■ WHAT TO DO:
Could you copy out the entire forum post about The Grey Fox below, word for word?

Results 1 to 2 of 2

Thread: THE GREY FOX (Philip Borsos 1982) repertory, Kino Marquee (May 29)

  1. #1
    Join Date
    Jul 2002
    Location
    SF Bay Area
    Posts
    15,834

    THE GREY FOX (Philip Borsos 1982) repertory, Kino Marquee (May 29)

    PHILIP BORSOS: THE GREY FOX (1982)

    RE-RELEASE TRAILER



    A quiet gem from a while back

    This is a 4K restoration of a film from 1982. But it seems more old-fashioned than that. It should: it takes place at the turn of the last century. It's about Bill Minor (Robert Farnsworth), a stagecoach robber who went to jail in 1870 for, all told, 33 years, and when he came out of San Quentin it was 1901. There were no longer stagecoaches to rob, but though he was no longer young, he still had the urge.

    You know what a grey fox is. Farnsworth, as Minor, is a cool, sexy old man. He had mainly been known in Hollywood as a stunt man. He may remind you of Sam Eliot, but he's more real - his hair is thinning, and he has lots of wrinkles, for instance. You may also remember Robert Redford in what he said was his swan song, the 2018 The Old Man and the Gun, about Forest Tucker, another real person more recently in time, a gentlemanly crook who robbed banks. Farnsworth looks more real than Redford too, and isn't quite so superannuated. He's tall, broad shouldered, has a big swaggering mustache, and has a twinkle in his pale blue eyes. Bill Minor is quiet and gentlemanly. After he gets out of jail he goes to stay with his sister in Washington state for a while but he's not happy panning oysters, or any other ordinary thing. He sees The Great Train Robbery in a movie house, and knows what he's going to do now: rob trains.

■ GIVEN MATERIAL:
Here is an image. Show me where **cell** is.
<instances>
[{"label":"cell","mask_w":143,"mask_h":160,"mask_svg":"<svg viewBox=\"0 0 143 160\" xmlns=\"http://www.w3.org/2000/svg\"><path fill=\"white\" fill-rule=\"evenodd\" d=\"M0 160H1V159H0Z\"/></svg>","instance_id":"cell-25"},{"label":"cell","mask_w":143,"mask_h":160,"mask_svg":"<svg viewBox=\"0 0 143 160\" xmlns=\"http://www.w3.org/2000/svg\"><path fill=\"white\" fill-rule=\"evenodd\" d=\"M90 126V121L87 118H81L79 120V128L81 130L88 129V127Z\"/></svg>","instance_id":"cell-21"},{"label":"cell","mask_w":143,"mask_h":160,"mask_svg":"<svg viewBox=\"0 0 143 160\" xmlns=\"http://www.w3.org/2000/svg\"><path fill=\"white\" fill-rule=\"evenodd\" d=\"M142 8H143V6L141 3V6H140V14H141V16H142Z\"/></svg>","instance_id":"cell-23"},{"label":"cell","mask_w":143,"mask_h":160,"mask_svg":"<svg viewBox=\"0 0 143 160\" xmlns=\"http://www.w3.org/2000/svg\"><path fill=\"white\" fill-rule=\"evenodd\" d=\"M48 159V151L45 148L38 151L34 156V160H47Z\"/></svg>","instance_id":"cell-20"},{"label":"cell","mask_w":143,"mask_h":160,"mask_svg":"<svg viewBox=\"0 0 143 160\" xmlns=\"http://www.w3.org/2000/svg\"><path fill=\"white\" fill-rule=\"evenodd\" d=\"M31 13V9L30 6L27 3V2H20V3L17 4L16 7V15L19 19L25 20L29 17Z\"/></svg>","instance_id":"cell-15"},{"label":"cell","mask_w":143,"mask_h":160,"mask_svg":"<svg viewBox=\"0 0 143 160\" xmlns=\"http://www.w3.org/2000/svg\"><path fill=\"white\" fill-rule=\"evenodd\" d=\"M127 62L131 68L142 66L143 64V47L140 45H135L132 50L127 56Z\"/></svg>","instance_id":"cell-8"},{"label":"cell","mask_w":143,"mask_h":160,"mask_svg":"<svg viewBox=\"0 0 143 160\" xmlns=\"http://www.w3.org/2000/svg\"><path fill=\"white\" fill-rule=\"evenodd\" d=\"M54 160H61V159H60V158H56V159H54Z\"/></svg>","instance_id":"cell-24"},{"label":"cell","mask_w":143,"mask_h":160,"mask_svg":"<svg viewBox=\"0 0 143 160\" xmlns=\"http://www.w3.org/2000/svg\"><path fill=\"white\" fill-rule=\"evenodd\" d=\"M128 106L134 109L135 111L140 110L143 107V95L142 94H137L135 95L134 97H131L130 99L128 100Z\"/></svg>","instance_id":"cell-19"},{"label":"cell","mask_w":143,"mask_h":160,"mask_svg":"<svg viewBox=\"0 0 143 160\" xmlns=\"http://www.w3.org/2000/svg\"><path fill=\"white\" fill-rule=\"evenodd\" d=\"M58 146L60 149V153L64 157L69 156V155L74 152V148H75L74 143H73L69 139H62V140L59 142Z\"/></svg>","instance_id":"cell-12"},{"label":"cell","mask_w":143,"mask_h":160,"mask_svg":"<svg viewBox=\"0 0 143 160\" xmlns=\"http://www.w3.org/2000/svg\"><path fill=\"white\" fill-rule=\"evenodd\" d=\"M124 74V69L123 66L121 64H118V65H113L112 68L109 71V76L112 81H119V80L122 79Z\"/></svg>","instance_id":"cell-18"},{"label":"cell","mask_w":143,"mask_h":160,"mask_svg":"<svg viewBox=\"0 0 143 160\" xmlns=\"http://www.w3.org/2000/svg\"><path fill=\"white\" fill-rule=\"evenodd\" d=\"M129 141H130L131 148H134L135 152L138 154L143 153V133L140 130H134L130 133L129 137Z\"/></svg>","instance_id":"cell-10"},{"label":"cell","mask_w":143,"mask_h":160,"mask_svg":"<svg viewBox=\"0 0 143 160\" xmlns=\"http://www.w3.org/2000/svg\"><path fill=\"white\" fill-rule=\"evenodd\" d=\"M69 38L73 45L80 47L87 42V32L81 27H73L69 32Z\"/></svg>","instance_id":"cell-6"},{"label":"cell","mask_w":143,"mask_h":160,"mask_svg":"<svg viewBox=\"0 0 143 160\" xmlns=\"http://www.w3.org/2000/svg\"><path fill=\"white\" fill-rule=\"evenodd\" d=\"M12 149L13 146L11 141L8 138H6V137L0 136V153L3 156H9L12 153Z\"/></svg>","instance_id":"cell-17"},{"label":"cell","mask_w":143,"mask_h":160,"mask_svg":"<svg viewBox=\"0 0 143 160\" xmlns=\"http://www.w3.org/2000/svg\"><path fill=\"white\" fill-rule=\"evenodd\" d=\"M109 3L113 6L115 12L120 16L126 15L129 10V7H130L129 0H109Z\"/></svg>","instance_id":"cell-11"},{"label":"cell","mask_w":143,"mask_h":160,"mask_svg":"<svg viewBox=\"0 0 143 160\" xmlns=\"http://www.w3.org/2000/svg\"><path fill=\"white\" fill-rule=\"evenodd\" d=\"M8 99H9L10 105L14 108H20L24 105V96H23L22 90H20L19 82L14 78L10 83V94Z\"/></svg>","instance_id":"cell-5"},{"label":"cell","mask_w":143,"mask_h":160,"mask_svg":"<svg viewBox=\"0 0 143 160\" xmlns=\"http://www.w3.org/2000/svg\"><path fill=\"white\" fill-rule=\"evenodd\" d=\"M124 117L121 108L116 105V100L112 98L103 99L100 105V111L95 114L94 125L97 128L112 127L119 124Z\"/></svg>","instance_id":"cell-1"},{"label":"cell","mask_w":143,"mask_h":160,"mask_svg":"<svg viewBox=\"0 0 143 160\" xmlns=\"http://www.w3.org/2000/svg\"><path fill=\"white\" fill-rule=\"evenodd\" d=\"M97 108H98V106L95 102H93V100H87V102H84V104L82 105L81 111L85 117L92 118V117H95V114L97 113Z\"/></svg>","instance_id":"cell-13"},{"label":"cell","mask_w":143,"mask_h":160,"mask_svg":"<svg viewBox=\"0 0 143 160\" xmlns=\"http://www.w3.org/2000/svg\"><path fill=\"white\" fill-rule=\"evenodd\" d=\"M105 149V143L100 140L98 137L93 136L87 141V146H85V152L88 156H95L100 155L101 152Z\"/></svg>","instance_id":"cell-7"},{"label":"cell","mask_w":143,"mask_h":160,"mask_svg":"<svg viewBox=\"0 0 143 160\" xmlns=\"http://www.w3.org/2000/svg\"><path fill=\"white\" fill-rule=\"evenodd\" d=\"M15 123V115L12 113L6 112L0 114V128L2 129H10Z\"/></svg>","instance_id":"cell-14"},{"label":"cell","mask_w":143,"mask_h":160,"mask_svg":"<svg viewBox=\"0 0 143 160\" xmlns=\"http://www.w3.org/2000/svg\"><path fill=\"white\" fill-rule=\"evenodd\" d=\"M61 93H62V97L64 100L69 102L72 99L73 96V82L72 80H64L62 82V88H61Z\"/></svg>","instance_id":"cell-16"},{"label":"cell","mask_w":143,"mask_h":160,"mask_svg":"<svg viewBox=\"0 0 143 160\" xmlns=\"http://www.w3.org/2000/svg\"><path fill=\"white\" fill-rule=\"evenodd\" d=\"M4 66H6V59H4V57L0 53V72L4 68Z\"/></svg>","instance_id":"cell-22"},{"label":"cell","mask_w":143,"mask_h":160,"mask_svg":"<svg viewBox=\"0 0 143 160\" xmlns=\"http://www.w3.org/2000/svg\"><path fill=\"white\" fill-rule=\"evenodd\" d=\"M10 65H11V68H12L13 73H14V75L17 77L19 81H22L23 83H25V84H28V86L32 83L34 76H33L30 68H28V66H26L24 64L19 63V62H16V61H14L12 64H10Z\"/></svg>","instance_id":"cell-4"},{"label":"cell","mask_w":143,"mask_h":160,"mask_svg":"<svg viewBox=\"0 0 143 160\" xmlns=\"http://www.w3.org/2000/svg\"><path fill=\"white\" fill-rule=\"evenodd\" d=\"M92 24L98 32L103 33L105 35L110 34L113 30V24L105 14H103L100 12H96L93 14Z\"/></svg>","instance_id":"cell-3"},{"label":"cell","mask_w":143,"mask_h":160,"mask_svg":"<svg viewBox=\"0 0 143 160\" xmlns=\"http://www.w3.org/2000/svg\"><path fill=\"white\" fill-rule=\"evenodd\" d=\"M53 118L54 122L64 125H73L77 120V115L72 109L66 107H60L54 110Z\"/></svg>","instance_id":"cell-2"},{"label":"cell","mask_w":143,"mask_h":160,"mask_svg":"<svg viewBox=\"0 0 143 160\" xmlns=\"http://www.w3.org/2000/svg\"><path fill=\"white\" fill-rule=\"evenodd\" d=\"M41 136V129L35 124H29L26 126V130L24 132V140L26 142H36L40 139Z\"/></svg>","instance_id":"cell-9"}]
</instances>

■ ANSWER:
Results 1 to 2 of 2

Thread: THE GREY FOX (Philip Borsos 1982) repertory, Kino Marquee (May 29)

  1. #1
    Join Date
    Jul 2002
    Location
    SF Bay Area
    Posts
    15,834

    THE GREY FOX (Philip Borsos 1982) repertory, Kino Marquee (May 29)

    PHILIP BORSOS: THE GREY FOX (1982)

    RE-RELEASE TRAILER



    A quiet gem from a while back

    This is a 4K restoration of a film from 1982. But it seems more old-fashioned than that. It should: it takes place at the turn of the last century. It's about Bill Minor (Robert Farnsworth), a stagecoach robber who went to jail in 1870 for, all told, 33 years, and when he came out of San Quentin it was 1901. There were no longer stagecoaches to rob, but though he was no longer young, he still had the urge.

    You know what a grey fox is. Farnsworth, as Minor, is a cool, sexy old man. He had mainly been known in Hollywood as a stunt man. He may remind you of Sam Eliot, but he's more real - his hair is thinning, and he has lots of wrinkles, for instance. You may also remember Robert Redford in what he said was his swan song, the 2018 The Old Man and the Gun, about Forest Tucker, another real person more recently in time, a gentlemanly crook who robbed banks. Farnsworth looks more real than Redford too, and isn't quite so superannuated. He's tall, broad shouldered, has a big swaggering mustache, and has a twinkle in his pale blue eyes. Bill Minor is quiet and gentlemanly. After he gets out of jail he goes to stay with his sister in Washington state for a while but he's not happy panning oysters, or any other ordinary thing. He sees The Great Train Robbery in a movie house, and knows what he's going to do now: rob trains.